┏━━
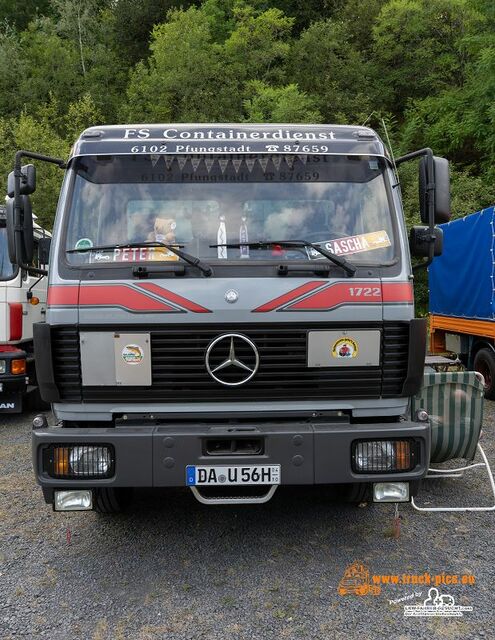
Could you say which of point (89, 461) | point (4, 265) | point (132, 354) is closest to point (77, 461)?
point (89, 461)

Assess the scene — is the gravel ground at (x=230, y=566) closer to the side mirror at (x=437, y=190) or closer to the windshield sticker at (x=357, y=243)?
the windshield sticker at (x=357, y=243)

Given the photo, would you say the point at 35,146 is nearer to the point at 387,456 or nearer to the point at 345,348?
the point at 345,348

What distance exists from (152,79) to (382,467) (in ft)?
81.7

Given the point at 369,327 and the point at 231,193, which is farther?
the point at 231,193

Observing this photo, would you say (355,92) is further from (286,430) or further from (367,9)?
(286,430)

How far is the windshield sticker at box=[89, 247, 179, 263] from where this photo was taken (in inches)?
141

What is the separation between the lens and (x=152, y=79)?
2519 cm

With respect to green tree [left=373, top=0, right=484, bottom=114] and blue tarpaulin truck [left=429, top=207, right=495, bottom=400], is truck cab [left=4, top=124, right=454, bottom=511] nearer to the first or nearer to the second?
blue tarpaulin truck [left=429, top=207, right=495, bottom=400]

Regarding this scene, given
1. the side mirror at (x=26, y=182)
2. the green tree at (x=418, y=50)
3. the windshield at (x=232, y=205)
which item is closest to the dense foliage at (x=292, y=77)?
the green tree at (x=418, y=50)

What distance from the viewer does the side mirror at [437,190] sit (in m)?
3.84

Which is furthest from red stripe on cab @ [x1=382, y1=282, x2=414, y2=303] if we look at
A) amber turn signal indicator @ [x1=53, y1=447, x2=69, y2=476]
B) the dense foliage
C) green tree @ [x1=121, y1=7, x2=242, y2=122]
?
green tree @ [x1=121, y1=7, x2=242, y2=122]

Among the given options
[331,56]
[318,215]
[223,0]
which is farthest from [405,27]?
[318,215]

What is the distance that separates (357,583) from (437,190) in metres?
2.47

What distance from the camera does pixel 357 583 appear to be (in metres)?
3.37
┗━━
(Job): Rewrite the whole listing above, swapping "side mirror" for "wing mirror" wherever it occurs and leaving everything else unchanged. Omit the pictures.

(Exercise output):
Could you say which of point (89, 461) | point (4, 265) | point (132, 354) is closest to point (77, 461)?
point (89, 461)

Assess the scene — is the gravel ground at (x=230, y=566) closer to the wing mirror at (x=437, y=190) or closer to the windshield sticker at (x=357, y=243)?
the windshield sticker at (x=357, y=243)

Given the photo, would you say the point at 35,146 is nearer to the point at 387,456 or nearer to the point at 345,348?
the point at 345,348

What distance exists from (152,79) to (382,467) (in ft)?
81.7

Given the point at 369,327 and the point at 231,193, which is farther?
the point at 231,193

Observing this photo, would you say (355,92) is further from (286,430) or further from (367,9)?
(286,430)

How far is the windshield sticker at box=[89, 247, 179, 263] from where this photo was taken (in inches)?
141

What is the separation between the lens and (x=152, y=79)?
2519 cm

With respect to green tree [left=373, top=0, right=484, bottom=114] and blue tarpaulin truck [left=429, top=207, right=495, bottom=400], is truck cab [left=4, top=124, right=454, bottom=511] nearer to the first or nearer to the second?
blue tarpaulin truck [left=429, top=207, right=495, bottom=400]

Regarding this scene, given
1. the wing mirror at (x=26, y=182)
2. the green tree at (x=418, y=50)
3. the windshield at (x=232, y=205)
which item is closest to the dense foliage at (x=292, y=77)?
the green tree at (x=418, y=50)

What distance from the viewer does the wing mirror at [437,190] sit (in m)?
3.84

Which is furthest from red stripe on cab @ [x1=382, y1=282, x2=414, y2=303] if we look at
A) amber turn signal indicator @ [x1=53, y1=447, x2=69, y2=476]
B) the dense foliage
C) green tree @ [x1=121, y1=7, x2=242, y2=122]
?
green tree @ [x1=121, y1=7, x2=242, y2=122]

Among the given options
[331,56]
[318,215]
[223,0]
which is farthest from [405,27]?
[318,215]

What is the distance that separates (357,583) from (437,190) in metres?
2.47

What distance from the camera does pixel 357 583 appear to be (in metres)?
3.37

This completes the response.